L’avocate de l’ex-milliardaire algérien assure qu’elle n’acceptera pas que l’affaire soit renvoyée indéfiniment.
Pour Anita Vasisht, il n’y a pas de doute. Le caractère hautement “politique et sensible” de l’affaire portant sur l’extradition d’Abdelmoumen Khalifa vers l’Algérie explique pourquoi les juges de la Haute-Cour britannique ne veulent pas l’expédier.
“Il s’agit d’un dossier atypique”, explique l’avocate de Wilson’s and Co. Plus d’une année après avoir introduit un recours pour empêcher son transfert, l’ancien patron du groupe Khalifa attend toujours d’être convoqué à la barre. “Aucune date n’a été fixée pour une audition”, relève Me Vasisht. Elle estime que le retard pris dans le traitement de l’appel est important. “C’est inhabituel”, commente-t-elle. D’ordinaire, les magistrats de la Haute-Cour s’accordent quelques mois, quatre en moyenne, pour examiner les affaires de recours dans le fond et dans la forme, avant de programmer une audience, en présence des différentes parties et rendre leur verdict. Or, dans le cas du dossier Khalifa, personne, y compris sa défense, ne sait quand cela se produira. C’est en avril 2010, qu’Anita Vasisht a fait appel au nom de son client. Cette démarche visait à bloquer la procédure d’extradition, rendue possible suite au feu vert donné par Alan Johnson, ex-locataire du Home Office — ministère de l’intérieur. Celui-ci avait avalisé le jugement du tribunal de première instance, en estimant que l’Algérie a donné des garanties suffisantes sur la sécurité de Khalifa et la possibilité pour ce dernier de se défendre au cours d’un nouveau procès. En 2007, le tribunal criminel de la cour de Blida le condamnait par contumace à la réclusion à perpétuité, suite à la faillite frauduleuse de sa banque.

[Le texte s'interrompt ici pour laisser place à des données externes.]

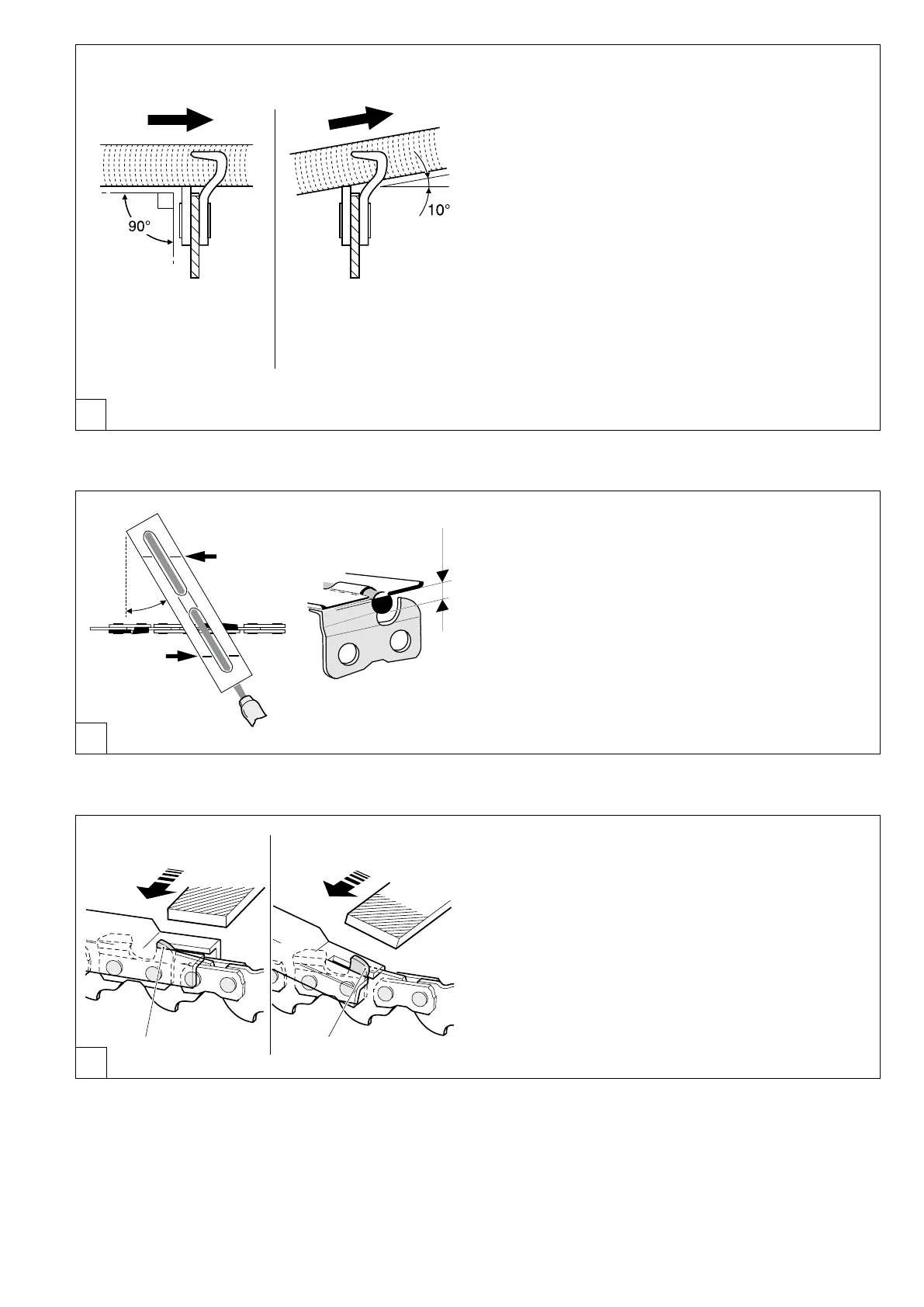 90°

10°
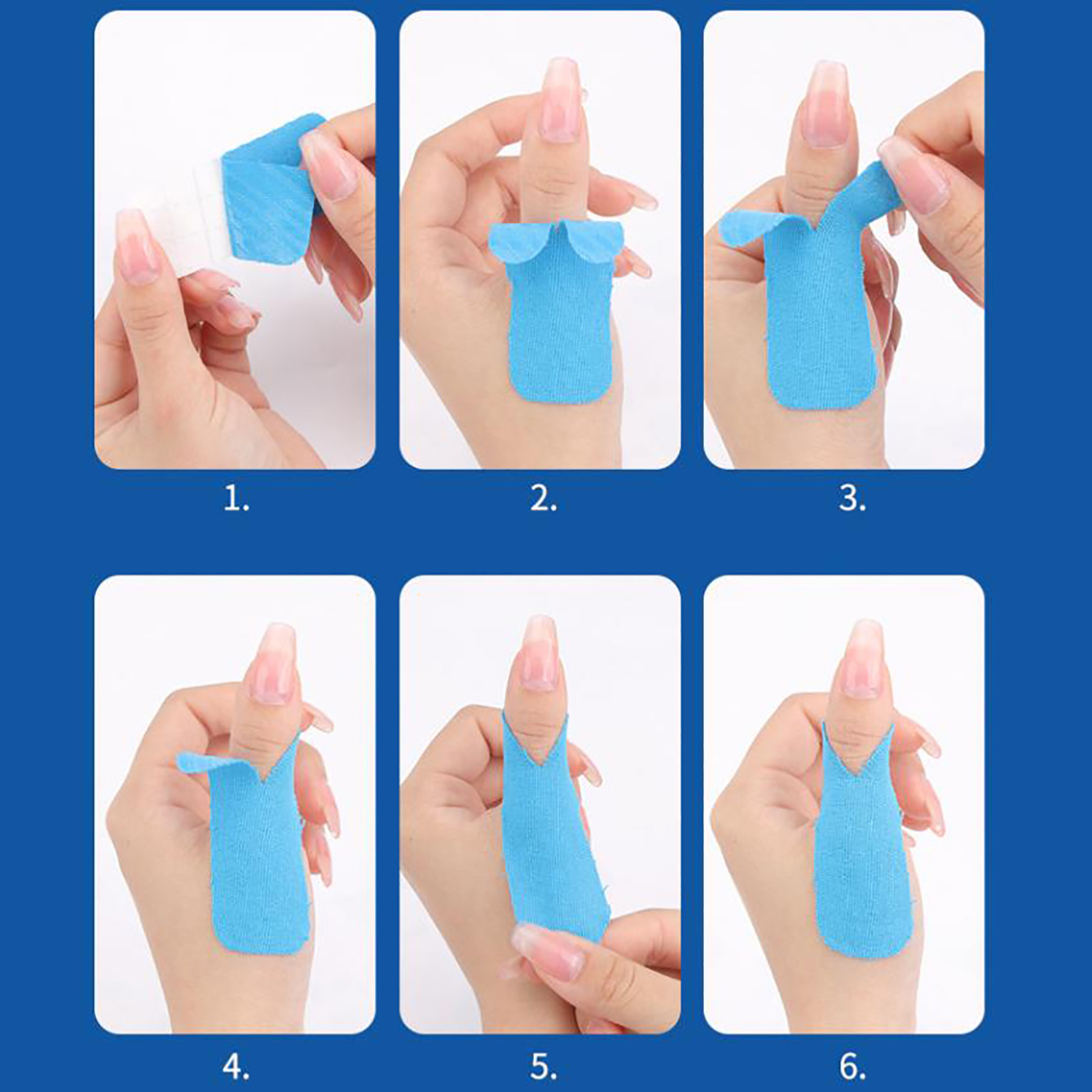 1.

2.

3.

4.

5.

6.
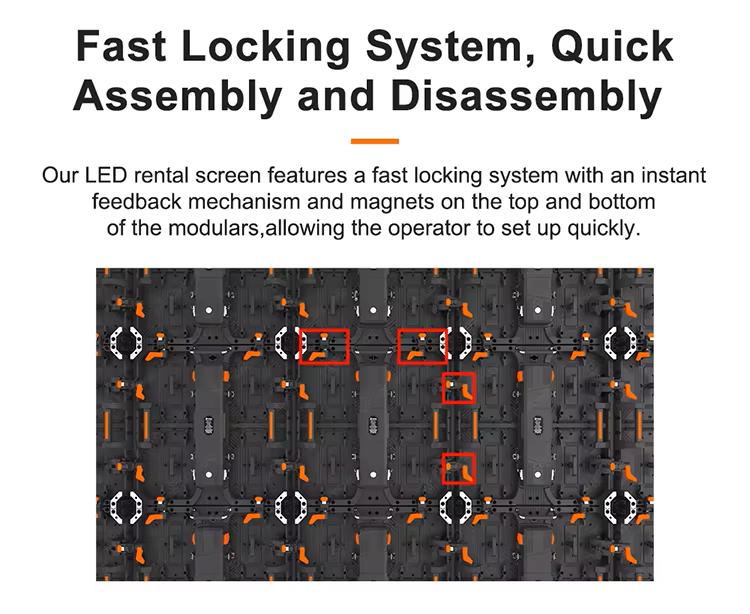 Fast Locking System, Quick Assembly and Disassembly

Our LED rental screen features a fast locking system with an instant feedback mechanism and magnets on the top and bottom of the modulars,allowing the operator to set up quickly.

Au cours des auditions organisées entre mars 2008 et juin 2009, par le tribunal de Westminster pour l’examen de la demande d’extradition présentée par le gouvernement algérien, les avocats de Khalifa se sont employés à prévenir son transfert, en faisant valoir les menaces, une fois de retour dans son pays. Ils ont également tenté de convaincre le juge que leur client n’est pas un escroc, mais victime d’un règlement de compte politique.
Le patron d’El Khalifa Bank a été arrêté à Londres en mars 2007 par la brigade économique et financière de Scotland Yard, suite à un mandat d’arrêt délivré par un tribunal français. Un porte-parole du Home Office avait affirmé à l’époque des faits que “le Royaume-Uni n’est pas un refuge pour criminels et nous nous tenons prêts à aider toute demande d’extradition dans le cadre prévu par la loi”.
Trois mois plus tard, l’Algérie et la Grande-Bretagne signaient une convention d’extradition. En juillet de la même année, un juge accepte le transfert du milliardaire déchu en France. La procédure est néanmoins bloquée pour traiter la demande algérienne d’extradition, reçue par le Foreign Office à la fin de 2007. Beaucoup ont pensé que la justice et le gouvernement britannique étaient réticents à l’idée de renvoyer Abdelmoumen Rafik Khalifa dans son pays, ou du moins que le traitement du dossier allait traîner en longueur. Le transfert d’un autre Algérien, Rachid Ramda (accusé d’implication dans les attentats des transports parisiens en 1995) en France, a pris dix ans. Selon Me Vasisht, l’acceptation par les autorités britanniques de la demande algérienne d’extradition de Khalifa, dissimule un deal politique.
Elle évoque une vente concomitante comportant également le transfert d’islamistes. Par ailleurs, on estime que Londres ne souhaite pas qu’un nuage vienne obscurcir sa bonne entente avec Alger. Depuis quelques années, les relations entre les deux capitales ont connu un développement sans précédent, surtout dans les domaines économique et commercial. Plusieurs missions d’hommes d’affaires britanniques ont visité notre pays. L’Algérie est, aujourd’hui, le premier partenaire commercial du Royaume-Uni dans le Maghreb.